Work to do
Write out the listing below word for word, omitting the pictures.

— START OF Records —

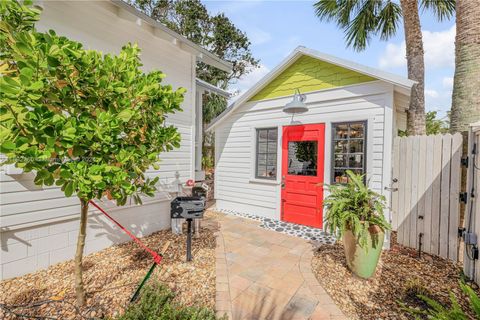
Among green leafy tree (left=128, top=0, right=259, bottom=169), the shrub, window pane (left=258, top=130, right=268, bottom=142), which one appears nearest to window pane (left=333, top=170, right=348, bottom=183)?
window pane (left=258, top=130, right=268, bottom=142)

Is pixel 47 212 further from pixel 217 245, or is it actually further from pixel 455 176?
pixel 455 176

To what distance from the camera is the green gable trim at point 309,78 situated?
14.7ft

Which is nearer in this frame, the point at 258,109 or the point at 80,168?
the point at 80,168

— END OF Records —

Solution
Among green leafy tree (left=128, top=0, right=259, bottom=169), the shrub, window pane (left=258, top=130, right=268, bottom=142), which one appears nearest to window pane (left=333, top=170, right=348, bottom=183)?
window pane (left=258, top=130, right=268, bottom=142)

Is pixel 47 212 further from pixel 217 245, or is it actually further from pixel 455 176?
pixel 455 176

To what distance from the camera is the green gable trim at point 309,78 situated?
14.7ft

Which is nearer in this frame, the point at 258,109 or the point at 80,168?
the point at 80,168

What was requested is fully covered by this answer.